Virtually all of the sources given in these stories are anonymous. "FBI profilers, " "some of Hatfill's colleagues," etc. Now, I'm in the journalism racket. I know about anonymous sources. There's a saying, "You can bullshit the fans, but you can't bullshit the players." When anonymous sources exist, and they don't always, they have agendas, which the reader doesn't know about, and they play stupid reporters like cheap pianos.

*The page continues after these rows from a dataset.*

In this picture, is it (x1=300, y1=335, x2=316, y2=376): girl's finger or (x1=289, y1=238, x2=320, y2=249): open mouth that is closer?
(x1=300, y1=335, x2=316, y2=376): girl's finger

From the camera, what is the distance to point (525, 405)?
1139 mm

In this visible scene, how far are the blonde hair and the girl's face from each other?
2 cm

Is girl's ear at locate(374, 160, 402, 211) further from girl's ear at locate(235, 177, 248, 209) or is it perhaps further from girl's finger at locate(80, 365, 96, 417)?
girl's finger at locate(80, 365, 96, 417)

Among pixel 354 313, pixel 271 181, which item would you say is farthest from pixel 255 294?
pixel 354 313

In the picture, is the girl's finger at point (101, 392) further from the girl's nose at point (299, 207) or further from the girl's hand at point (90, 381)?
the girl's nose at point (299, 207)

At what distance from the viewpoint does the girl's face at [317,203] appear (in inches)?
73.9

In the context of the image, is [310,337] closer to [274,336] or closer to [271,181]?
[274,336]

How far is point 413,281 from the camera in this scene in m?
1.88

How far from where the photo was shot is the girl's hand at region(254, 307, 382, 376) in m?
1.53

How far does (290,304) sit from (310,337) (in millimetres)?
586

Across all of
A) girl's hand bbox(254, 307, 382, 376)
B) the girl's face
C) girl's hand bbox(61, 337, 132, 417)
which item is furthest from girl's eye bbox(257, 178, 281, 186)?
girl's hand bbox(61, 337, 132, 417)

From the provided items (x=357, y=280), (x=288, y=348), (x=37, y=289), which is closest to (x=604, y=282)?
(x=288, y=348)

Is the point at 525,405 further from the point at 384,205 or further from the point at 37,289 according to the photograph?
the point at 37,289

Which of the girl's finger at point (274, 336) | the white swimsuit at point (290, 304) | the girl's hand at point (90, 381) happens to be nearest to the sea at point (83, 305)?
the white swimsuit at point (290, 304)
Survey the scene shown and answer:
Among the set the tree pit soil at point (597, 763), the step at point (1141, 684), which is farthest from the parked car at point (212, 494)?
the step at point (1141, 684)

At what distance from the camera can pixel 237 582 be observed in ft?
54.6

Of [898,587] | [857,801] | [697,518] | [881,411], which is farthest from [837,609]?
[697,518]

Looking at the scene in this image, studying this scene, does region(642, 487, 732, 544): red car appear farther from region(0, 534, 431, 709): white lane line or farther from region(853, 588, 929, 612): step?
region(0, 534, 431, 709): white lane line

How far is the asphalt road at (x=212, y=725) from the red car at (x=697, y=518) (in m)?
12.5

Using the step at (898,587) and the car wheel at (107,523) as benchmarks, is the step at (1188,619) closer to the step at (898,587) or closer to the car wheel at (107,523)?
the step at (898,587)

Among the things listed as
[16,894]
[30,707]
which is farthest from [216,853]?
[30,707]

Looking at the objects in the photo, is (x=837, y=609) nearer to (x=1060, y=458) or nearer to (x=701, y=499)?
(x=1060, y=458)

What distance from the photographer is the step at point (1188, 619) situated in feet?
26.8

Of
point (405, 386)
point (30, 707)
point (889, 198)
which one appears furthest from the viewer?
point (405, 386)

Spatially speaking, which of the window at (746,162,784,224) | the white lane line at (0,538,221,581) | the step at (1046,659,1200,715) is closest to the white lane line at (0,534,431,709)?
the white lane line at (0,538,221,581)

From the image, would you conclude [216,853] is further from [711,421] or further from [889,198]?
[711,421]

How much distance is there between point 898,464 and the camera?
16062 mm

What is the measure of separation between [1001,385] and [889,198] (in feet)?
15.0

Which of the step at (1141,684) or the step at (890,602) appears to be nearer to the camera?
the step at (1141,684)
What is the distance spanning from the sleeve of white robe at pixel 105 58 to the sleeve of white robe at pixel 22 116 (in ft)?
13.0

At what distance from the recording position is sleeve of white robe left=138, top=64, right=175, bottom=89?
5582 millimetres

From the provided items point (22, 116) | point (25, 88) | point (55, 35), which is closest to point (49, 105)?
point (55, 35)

Reporters, characteristically, are writing about things they don't understand. I'd give heavy odds not one in 500 knows purines from pyrimidines, PCR from RFLP, electrophoresis from a performing bear. Such things are the baby talk of genetics.
Aside from the shoddy reporting, a tremendous naiveté runs through this stuff. Kristof berates the FBI for not having an expert compare the handwriting on the letters with Hatfill's. This implies that Hatfill wouldn't know that handwriting is distinctive. Likely, don't you think?
Another story reported that one of the letters had been mailed from near Hatfill's residence. A child of ten knows about postmarks. Kristof wants the stamps DNA tested to identify whoever licked them. Does he think that Hatfill, a first-rate bio-research guy, doesn't know about DNA sequencing? This is smear by unsubstantiated implication.
Speaking as a sometimes reporter, the stories stink. If there is solid evidence that Hatfill is guilty, then publish it. But lame journalism craftedly skirting the libel laws doesn't cut it.